Marie De Cotteblanche (born ca. 1520, Paris - died before 1584, probably Paris) was a French noblewoman known for her skill in languages and translation of works from Spanish to French.

She was daughter of Guy De Cotteblanche, a lawyer for the Parlement of Paris. Her mother was Catherine Hesseline whom he married in 1517. She had an older brother Elie, who became a Gentleman of the Royal Chamber in 1571, and a sister Marguerite. The poet François de Belleforest dedicated a poem to the family in 1560 called Chasse d'amour. There are indications the family were French Protestants. Marie de Cotteblanche studied languages, philosophy, science, and mathematics. Her praises were sung by the bibliographer Le Croix de Maine. Her patron was Marguerite de Saluces, the Marachale de Termes who taught her Italian.

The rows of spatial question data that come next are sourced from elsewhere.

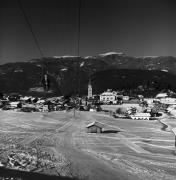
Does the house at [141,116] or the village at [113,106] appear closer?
the house at [141,116]

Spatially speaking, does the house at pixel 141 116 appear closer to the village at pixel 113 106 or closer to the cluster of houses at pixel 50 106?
the village at pixel 113 106

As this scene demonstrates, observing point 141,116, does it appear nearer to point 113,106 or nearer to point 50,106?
point 113,106

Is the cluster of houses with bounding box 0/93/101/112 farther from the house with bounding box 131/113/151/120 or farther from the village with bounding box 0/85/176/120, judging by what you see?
the house with bounding box 131/113/151/120

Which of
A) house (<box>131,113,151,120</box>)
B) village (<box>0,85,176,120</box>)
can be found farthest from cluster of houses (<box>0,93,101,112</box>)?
house (<box>131,113,151,120</box>)

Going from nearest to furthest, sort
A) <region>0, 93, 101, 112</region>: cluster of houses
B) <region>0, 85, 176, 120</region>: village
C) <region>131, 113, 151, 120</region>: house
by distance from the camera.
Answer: <region>131, 113, 151, 120</region>: house → <region>0, 85, 176, 120</region>: village → <region>0, 93, 101, 112</region>: cluster of houses

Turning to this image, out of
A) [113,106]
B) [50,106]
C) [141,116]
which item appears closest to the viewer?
[141,116]

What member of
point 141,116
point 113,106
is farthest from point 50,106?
point 141,116

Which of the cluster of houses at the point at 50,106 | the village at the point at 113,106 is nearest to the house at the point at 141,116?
the village at the point at 113,106

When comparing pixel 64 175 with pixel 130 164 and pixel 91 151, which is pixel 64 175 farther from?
pixel 91 151

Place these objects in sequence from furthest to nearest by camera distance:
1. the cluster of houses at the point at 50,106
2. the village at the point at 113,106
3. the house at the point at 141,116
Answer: the cluster of houses at the point at 50,106, the village at the point at 113,106, the house at the point at 141,116

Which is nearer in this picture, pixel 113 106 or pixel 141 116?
pixel 141 116

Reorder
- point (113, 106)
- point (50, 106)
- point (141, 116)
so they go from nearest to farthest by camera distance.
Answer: point (141, 116), point (50, 106), point (113, 106)
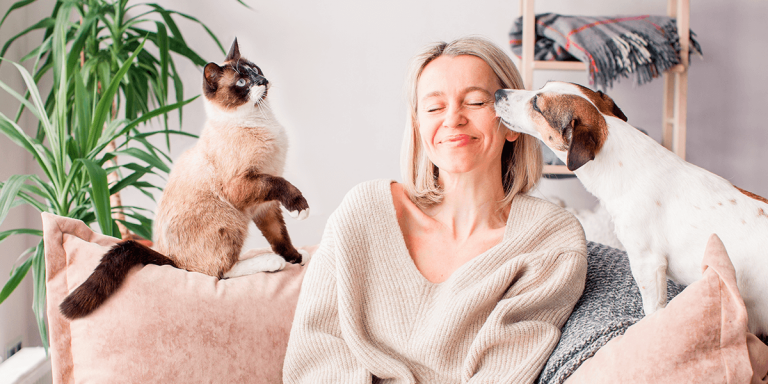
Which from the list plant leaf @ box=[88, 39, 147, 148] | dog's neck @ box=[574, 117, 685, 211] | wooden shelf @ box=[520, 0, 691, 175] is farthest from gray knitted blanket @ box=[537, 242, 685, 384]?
plant leaf @ box=[88, 39, 147, 148]

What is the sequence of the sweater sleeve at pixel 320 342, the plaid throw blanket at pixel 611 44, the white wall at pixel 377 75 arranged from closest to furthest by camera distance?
the sweater sleeve at pixel 320 342 < the plaid throw blanket at pixel 611 44 < the white wall at pixel 377 75

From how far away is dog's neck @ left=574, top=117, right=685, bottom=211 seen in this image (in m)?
0.85

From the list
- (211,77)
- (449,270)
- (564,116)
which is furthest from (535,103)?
(211,77)

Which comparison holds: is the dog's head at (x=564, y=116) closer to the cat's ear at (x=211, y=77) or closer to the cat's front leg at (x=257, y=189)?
the cat's front leg at (x=257, y=189)

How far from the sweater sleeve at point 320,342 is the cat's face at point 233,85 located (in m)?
0.38

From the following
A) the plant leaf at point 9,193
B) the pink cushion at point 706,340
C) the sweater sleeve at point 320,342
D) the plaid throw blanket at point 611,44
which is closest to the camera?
the pink cushion at point 706,340

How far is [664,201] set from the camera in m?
0.83

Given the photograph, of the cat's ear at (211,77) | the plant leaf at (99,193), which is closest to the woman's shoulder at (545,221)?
the cat's ear at (211,77)

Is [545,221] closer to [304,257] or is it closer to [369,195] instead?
[369,195]

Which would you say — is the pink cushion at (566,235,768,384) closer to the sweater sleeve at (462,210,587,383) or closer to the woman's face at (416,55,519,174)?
the sweater sleeve at (462,210,587,383)

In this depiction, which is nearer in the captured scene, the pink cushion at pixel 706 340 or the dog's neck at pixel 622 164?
the pink cushion at pixel 706 340

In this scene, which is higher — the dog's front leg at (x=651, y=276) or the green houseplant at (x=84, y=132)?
the green houseplant at (x=84, y=132)

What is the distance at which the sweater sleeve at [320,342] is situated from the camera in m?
1.04

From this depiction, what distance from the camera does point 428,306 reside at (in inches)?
41.9
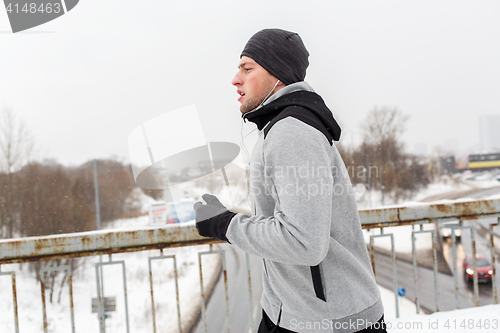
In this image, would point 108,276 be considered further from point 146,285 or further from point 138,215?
point 138,215

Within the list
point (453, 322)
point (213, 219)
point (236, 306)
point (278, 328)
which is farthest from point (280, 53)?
point (236, 306)

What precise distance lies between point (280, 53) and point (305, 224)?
0.68 m

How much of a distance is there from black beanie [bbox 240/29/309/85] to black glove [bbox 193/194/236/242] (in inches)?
20.8

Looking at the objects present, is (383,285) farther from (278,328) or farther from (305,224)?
(305,224)

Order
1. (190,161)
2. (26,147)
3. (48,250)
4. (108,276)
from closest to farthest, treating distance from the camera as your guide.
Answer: (190,161) < (48,250) < (108,276) < (26,147)

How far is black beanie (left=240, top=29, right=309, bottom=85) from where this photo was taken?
1129 mm

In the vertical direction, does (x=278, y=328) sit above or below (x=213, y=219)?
below

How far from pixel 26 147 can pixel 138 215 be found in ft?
41.2

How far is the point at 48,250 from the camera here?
1915 millimetres

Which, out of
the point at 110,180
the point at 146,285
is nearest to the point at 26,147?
the point at 110,180

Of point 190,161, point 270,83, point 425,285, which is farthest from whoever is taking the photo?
point 425,285

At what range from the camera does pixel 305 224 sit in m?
0.82

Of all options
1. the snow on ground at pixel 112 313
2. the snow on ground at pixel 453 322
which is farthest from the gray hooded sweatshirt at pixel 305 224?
the snow on ground at pixel 112 313

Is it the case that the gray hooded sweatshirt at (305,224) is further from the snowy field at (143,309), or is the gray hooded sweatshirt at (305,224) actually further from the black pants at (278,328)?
the snowy field at (143,309)
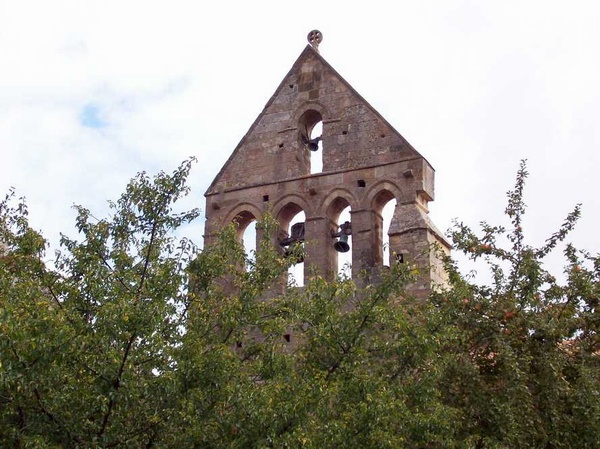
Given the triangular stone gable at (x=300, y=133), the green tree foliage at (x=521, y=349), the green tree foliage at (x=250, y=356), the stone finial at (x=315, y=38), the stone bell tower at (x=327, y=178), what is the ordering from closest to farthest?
the green tree foliage at (x=250, y=356)
the green tree foliage at (x=521, y=349)
the stone bell tower at (x=327, y=178)
the triangular stone gable at (x=300, y=133)
the stone finial at (x=315, y=38)

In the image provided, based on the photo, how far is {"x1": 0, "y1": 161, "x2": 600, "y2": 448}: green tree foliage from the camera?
8086mm

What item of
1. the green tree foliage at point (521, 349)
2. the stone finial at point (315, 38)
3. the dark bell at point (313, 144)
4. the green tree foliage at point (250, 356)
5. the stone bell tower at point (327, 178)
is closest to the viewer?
the green tree foliage at point (250, 356)

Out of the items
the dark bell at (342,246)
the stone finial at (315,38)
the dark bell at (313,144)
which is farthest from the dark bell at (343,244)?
the stone finial at (315,38)

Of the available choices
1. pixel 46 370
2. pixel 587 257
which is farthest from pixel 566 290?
pixel 46 370

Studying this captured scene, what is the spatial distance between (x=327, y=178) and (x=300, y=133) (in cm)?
98

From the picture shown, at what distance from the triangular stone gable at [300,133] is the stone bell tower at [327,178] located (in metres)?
0.01

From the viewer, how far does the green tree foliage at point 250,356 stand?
8086 mm

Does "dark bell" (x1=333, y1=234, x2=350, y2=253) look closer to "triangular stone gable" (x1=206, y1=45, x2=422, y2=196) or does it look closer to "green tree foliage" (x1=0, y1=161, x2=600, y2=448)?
"triangular stone gable" (x1=206, y1=45, x2=422, y2=196)

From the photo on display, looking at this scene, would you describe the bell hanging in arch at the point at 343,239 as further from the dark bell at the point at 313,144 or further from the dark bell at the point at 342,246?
the dark bell at the point at 313,144

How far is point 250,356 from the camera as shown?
9.49 metres

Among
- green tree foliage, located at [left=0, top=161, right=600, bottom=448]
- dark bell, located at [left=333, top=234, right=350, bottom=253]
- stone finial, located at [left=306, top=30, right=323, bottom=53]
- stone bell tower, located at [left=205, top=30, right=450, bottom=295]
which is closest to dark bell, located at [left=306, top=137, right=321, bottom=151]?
stone bell tower, located at [left=205, top=30, right=450, bottom=295]

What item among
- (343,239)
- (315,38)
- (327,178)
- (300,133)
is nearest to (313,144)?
(300,133)

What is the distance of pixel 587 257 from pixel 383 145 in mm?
3188

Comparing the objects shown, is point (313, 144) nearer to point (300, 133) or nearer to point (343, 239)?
point (300, 133)
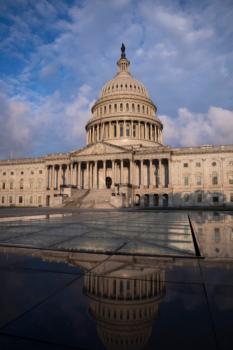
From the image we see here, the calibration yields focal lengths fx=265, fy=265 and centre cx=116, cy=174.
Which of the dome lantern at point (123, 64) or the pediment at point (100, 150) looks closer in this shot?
the pediment at point (100, 150)

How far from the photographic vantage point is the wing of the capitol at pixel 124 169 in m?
72.7

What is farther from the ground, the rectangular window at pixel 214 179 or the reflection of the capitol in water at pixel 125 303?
Result: the rectangular window at pixel 214 179

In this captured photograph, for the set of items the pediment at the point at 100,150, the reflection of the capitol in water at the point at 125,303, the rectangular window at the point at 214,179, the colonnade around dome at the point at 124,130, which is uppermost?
the colonnade around dome at the point at 124,130

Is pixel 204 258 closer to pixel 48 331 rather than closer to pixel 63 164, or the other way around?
pixel 48 331

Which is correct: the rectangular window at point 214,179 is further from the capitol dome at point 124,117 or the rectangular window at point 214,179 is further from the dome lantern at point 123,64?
the dome lantern at point 123,64

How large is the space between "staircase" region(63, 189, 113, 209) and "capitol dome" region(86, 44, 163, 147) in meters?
25.3

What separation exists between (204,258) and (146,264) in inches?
50.7

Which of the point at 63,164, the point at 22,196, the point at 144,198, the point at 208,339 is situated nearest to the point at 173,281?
the point at 208,339

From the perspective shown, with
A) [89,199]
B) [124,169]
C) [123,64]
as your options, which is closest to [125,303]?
[89,199]

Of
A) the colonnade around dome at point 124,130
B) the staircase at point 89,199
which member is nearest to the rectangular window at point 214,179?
the colonnade around dome at point 124,130

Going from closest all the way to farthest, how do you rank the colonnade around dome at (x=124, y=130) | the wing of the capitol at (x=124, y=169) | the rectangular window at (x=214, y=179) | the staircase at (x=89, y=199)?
the staircase at (x=89, y=199) < the wing of the capitol at (x=124, y=169) < the rectangular window at (x=214, y=179) < the colonnade around dome at (x=124, y=130)

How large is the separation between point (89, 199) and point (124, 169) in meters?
22.3

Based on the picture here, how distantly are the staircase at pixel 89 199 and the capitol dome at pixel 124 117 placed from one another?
25.3m

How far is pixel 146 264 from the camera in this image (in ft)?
15.9
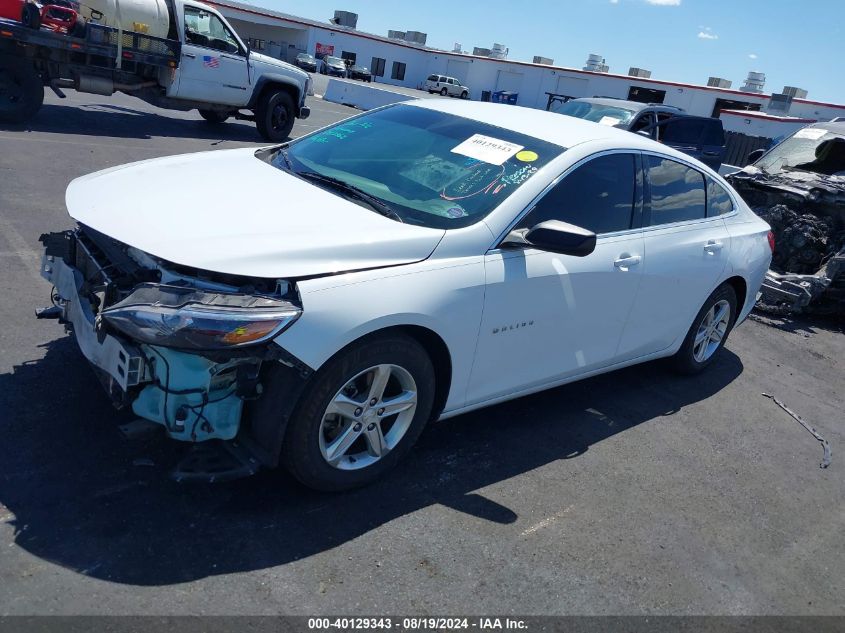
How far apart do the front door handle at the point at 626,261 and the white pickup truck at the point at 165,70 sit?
973 centimetres

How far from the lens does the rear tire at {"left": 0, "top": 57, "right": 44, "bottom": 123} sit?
1044 centimetres

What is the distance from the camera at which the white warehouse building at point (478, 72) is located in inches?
1796

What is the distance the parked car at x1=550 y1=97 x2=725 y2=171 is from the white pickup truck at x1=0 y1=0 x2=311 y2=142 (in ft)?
18.2

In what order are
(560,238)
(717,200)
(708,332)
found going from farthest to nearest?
(708,332) < (717,200) < (560,238)

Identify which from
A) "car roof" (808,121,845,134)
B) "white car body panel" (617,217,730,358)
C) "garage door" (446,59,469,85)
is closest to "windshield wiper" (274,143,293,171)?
"white car body panel" (617,217,730,358)

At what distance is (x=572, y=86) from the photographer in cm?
5409

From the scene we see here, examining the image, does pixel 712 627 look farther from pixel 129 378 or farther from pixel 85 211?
pixel 85 211

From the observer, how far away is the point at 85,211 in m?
3.49

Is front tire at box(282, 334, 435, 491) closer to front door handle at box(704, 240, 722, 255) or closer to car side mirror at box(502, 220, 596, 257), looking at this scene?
car side mirror at box(502, 220, 596, 257)

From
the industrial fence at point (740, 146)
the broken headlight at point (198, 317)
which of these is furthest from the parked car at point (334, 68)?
the broken headlight at point (198, 317)

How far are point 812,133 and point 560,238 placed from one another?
7908 mm

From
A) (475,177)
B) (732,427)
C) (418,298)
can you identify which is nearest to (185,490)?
(418,298)

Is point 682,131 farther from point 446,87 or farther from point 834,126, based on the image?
point 446,87

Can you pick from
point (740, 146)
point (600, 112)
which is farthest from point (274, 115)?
point (740, 146)
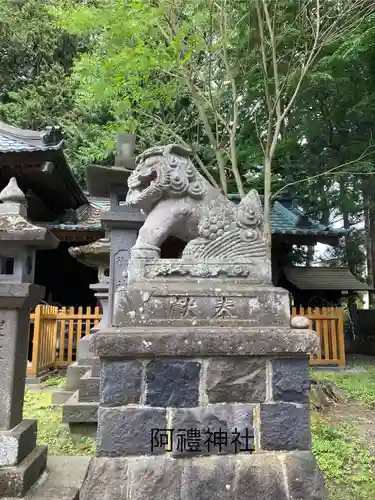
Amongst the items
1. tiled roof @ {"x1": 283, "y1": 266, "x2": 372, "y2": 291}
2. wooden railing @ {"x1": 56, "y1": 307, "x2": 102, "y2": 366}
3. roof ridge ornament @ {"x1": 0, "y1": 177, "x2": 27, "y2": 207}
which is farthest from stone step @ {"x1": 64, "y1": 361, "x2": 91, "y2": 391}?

Her only known surviving work is her 1566 translation of a best-selling text, Coloquios y Diálogos (1547) by the Spanish encyclopaedist Pedro Mexía. The French title was Trois dialogues de M. Pierre Messie, touchant la nature du soleil, de la terre et de toutes les choses qui se font et apparaissent en l'air (Three Dialogues … on the Sun and the Earth). Its dialog form appealed to a wide readership and it was reprinted 29 times between 1566 and 1643.